*** GIVEN RECORDS ***

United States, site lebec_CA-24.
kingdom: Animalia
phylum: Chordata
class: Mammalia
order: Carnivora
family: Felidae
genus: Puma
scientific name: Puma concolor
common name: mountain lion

***

# [TASK GOAL]
All the data above must be copied again. Leave nothing out.

# [TASK OUTPUT]
United States, site lebec_CA-24.
kingdom: Animalia
phylum: Chordata
class: Mammalia
order: Carnivora
family: Felidae
genus: Puma
scientific name: Puma concolor
common name: mountain lion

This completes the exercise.